А проще говоря, мне страстно хотелось, чтобы она была постоянно со мной, чтобы ежедневно сжимать в объятиях ее желанное тело. И я любил ее испытанный метод психологического давления, управления мужчиной, который используют женщины.
Мы так привыкли друг к другу, что разговаривали предметами. Например, она откладывала зубную пасту в сторону, что означало: не трогай, это мое.
Но что тогда во мне свербит, как говорила бабушка? Что мне еще надо, обладающему прекрасной девчонкой?
Может быть, хотелось чего-то нового? Мне чего-то не хватало, как женатому Данте, тосковавшему по Беатриче. Он пронес свое благоговение перед ее лучезарным образом через все подземные и небесные сферы в толстенной «Божественной комедии», оставив новым поколениям смутное чувство прекрасной иллюзии.
Все иллюзии рухнули, когда она заболела психической болезнью.
____
Мы с Марком, более нервные, чем сотрудники, не выдерживали и спорили между собой. Сотрудники прислушивались к необычным речам.
– У тебя не бывает состояния мути в голове? – спрашивал я Марка. – Как будто бесконечная стена тумана, где не видно, куда ступить, и что делать.
– Ты что, гордишься, что у одного тебя? – отвечал он. – У нас весь народ, как во сне.
– Я не об этом. Привязанный к чему-то крепкими цепями, перестаю чувствовать, что в меня кидают ножи – кто? Неумолимая природа? Так называемое общество? Во мне нет острого неприятия этого морока.
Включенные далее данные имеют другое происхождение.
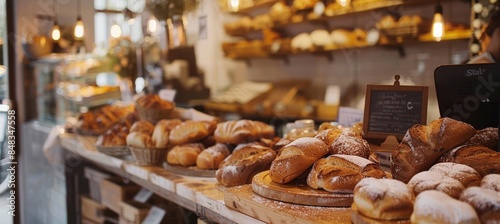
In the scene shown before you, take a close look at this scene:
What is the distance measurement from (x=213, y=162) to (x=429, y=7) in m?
3.07

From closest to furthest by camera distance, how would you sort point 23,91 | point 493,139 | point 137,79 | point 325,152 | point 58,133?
point 493,139, point 325,152, point 58,133, point 137,79, point 23,91

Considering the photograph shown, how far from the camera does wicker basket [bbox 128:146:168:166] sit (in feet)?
8.46

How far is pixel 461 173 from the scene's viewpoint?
1311 mm

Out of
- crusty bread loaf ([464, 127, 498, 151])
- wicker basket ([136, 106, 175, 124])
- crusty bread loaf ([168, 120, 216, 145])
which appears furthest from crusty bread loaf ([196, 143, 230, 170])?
crusty bread loaf ([464, 127, 498, 151])

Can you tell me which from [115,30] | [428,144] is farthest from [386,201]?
[115,30]

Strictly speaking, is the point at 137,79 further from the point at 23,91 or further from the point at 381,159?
the point at 381,159

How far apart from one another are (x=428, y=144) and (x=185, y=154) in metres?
1.19

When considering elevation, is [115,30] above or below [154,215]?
above

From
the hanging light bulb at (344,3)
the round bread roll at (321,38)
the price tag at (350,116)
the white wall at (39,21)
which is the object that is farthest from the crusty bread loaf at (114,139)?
the white wall at (39,21)

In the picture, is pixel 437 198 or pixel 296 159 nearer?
pixel 437 198


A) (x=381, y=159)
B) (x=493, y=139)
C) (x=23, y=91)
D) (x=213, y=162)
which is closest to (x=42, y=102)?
(x=23, y=91)

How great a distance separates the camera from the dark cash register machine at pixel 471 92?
5.70 feet

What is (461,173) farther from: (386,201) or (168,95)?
(168,95)

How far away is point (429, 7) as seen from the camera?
14.8 ft
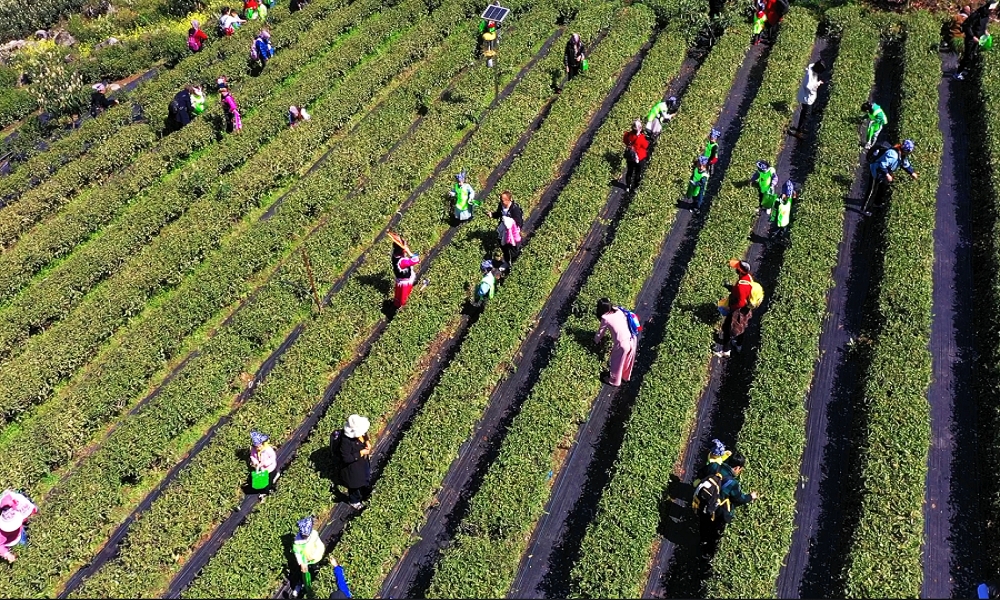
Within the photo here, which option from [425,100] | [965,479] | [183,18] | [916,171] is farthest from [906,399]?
[183,18]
Словно это я виновен, как думают верующие, а не мир виноват.
И правда, чего здесь больше, вины сложившихся чудовищных условий нашего прозябания, или самого народа, не умеющего устроить нормальную жизнь? Как замороженный, вижу все натуральной картинкой, исчезают метафоры, то есть прояснение смысла в бездушной вещи.
В таком состоянии у меня в голове нет мыслей, никого не люблю. Неужели все люди так же плавают в тумане своего неведения, и делаются определенными, лишь когда зарываются в тепло близких и друзей. Как во мне, например, появляется смысл при общении с моей подружкой. Или в некоей расположенности к Марку.
– А ты обозлись, как после пощечины. Обнаружь себя перед обрывом – вот-вот рухнешь!
– Вообразил. Уже лучше!
– Я всегда на краю бездны! – вдохновлял сам себя Марк. – И потому настороженно ясен.
– Зачем уж так, у бездны? – вмешивается Юдин. – Можно и без обрывов, спокойно работать.
Мы не знаем его имени, всегда его зовут по фамилии, неизвестно почему. У него подвижное лицо, и прячущийся взгляд, словно в глубине себя он не чувствовал твердого основания. Он служит в пресс-службе Корпорации. Страстно желая прославиться, приходит к нам с грандиозными идеями объединения расколотой нации – общими проектами, не терпящими конкретности, хотя за ними спрятана странная уверенность в успехе. В его проектах "задействованы" губернаторы, отраслевые начальники, которые и слыхом не слыхивали о своем участии.
Завхоз Матвей, увалень с крепкой приземистой фигурой и морщинистым лицом, вмешивается:
– Я, вот, тоже всегда ясен. И не вижу ничего плохого в этом.